Text excerpt:

***

Since World War II other named air forces have existed in both operational and support commands. Air Forces Iceland, and the Central, Eastern, Japan, and Western Air Defense Forces, have provided air defense capability. The USAF Special Operations Force controlled operational special forces. The Crew, Flying, and Technical Training Air Forces served Air Training Command both in the air and on the ground. Pacific Air Force/FEAF (Rear) controlled both operational and support forces of Far East Air Forces. Air Materiel Force, European Area, and Air Materiel Force, Pacific Area, on the other hand, served primarily as logistics support establishments.

Since 2001 United States Air Forces Central has supervised U.S. Air Force elements engaged in the War in Afghanistan (2001–2021); since 2003 for the War in Iraq; and, with a more recent start, air refueling and other support in regard to the Yemeni Civil War.

***

Dataset content:

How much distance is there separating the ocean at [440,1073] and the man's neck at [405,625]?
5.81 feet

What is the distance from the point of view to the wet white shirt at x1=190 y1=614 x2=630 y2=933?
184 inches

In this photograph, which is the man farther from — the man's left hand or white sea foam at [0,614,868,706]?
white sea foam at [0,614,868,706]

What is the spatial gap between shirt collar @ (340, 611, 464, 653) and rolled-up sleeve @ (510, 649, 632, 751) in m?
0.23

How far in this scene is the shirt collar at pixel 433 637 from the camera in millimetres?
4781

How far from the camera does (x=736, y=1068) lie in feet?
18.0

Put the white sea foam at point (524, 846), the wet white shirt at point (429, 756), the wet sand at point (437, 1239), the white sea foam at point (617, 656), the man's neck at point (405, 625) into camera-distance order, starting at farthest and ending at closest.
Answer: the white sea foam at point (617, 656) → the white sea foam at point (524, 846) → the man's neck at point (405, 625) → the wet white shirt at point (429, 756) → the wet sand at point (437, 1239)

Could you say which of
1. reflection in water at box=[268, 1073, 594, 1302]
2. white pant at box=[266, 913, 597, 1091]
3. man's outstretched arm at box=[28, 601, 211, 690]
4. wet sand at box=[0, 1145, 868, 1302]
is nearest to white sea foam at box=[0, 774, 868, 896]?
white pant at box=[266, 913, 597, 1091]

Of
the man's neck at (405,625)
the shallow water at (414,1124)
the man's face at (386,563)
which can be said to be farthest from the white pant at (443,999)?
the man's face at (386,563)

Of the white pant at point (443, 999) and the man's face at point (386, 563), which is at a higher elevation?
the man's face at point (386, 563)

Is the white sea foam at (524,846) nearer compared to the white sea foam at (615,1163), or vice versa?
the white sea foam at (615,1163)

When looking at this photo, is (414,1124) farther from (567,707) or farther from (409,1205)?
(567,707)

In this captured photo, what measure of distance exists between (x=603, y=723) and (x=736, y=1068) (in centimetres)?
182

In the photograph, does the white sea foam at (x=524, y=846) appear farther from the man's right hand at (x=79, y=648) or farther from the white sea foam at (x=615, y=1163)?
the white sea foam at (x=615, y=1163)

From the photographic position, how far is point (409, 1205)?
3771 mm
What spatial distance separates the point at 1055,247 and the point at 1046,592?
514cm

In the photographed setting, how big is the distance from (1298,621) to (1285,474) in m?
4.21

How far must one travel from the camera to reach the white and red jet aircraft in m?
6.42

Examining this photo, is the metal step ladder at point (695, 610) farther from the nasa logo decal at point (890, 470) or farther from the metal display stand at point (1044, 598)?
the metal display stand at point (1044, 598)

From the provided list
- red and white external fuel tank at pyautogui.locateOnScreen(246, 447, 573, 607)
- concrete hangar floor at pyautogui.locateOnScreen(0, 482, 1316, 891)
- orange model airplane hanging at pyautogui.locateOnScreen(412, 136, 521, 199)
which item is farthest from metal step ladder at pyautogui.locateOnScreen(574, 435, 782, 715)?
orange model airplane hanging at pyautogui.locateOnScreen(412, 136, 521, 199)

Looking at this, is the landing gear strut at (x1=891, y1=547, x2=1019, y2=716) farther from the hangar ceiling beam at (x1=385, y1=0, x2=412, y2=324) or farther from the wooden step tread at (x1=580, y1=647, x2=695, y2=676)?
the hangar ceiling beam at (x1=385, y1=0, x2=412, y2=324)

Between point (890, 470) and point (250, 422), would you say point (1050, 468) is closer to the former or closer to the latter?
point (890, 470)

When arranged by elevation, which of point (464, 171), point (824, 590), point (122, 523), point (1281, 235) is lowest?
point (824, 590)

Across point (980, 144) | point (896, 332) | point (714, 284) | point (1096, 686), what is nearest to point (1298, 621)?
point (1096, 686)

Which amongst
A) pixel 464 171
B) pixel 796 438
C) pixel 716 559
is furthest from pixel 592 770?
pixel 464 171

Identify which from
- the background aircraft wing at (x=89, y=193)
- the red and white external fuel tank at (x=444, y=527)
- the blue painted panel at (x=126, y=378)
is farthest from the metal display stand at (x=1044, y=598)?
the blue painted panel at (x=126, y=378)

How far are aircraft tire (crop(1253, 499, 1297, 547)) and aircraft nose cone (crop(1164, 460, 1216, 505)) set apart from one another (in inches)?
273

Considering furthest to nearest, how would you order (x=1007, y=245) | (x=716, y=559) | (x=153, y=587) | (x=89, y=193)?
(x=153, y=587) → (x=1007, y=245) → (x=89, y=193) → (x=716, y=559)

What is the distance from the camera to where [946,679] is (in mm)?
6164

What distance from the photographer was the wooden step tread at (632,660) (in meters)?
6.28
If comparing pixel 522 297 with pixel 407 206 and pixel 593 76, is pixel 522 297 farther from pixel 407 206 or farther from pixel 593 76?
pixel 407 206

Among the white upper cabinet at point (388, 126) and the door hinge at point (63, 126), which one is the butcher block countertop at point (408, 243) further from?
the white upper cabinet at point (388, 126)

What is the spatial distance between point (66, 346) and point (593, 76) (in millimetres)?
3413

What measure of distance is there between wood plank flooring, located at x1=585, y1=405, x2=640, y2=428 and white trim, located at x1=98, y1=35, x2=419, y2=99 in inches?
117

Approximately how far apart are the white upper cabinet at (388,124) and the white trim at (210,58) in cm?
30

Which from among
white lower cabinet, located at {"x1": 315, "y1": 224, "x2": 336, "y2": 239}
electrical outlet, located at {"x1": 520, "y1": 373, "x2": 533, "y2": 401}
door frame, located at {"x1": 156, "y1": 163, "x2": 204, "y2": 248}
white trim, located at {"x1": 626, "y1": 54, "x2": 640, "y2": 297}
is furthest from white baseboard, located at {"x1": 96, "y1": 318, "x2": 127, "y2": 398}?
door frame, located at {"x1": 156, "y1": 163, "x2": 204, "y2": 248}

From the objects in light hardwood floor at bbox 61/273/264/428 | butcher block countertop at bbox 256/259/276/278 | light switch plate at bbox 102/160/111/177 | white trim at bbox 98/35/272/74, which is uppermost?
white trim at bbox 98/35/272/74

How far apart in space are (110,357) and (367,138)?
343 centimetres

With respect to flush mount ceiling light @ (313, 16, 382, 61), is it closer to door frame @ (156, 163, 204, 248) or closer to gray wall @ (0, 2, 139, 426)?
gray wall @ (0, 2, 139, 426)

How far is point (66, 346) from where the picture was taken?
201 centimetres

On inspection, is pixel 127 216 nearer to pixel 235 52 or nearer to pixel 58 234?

***

Questions:
1. In the passage on named air forces, which organization controlled operational special forces?
2. According to the passage on named air forces, how did Air Materiel Force, European Area, and Air Materiel Force, Pacific Area, differ from the other named air forces listed?
3. Extract the section of the passage on named air forces starting at "Since World War" and ending at "logistics support establishments.".

Activity answers:
1. The USAF Special Operations Force.

2. The other air forces provided air defense, controlled operational or special forces, or served Air Training Command. The two Air Materiel Forces, by contrast, served primarily as logistics support establishments.

3.
Since World War II other named air forces have existed in both operational and support commands. Air Forces Iceland, and the Central, Eastern, Japan, and Western Air Defense Forces, have provided air defense capability. The USAF Special Operations Force controlled operational special forces. The Crew, Flying, and Technical Training Air Forces served Air Training Command both in the air and on the ground. Pacific Air Force/FEAF (Rear) controlled both operational and support forces of Far East Air Forces. Air Materiel Force, European Area, and Air Materiel Force, Pacific Area, on the other hand, served primarily as logistics support establishments.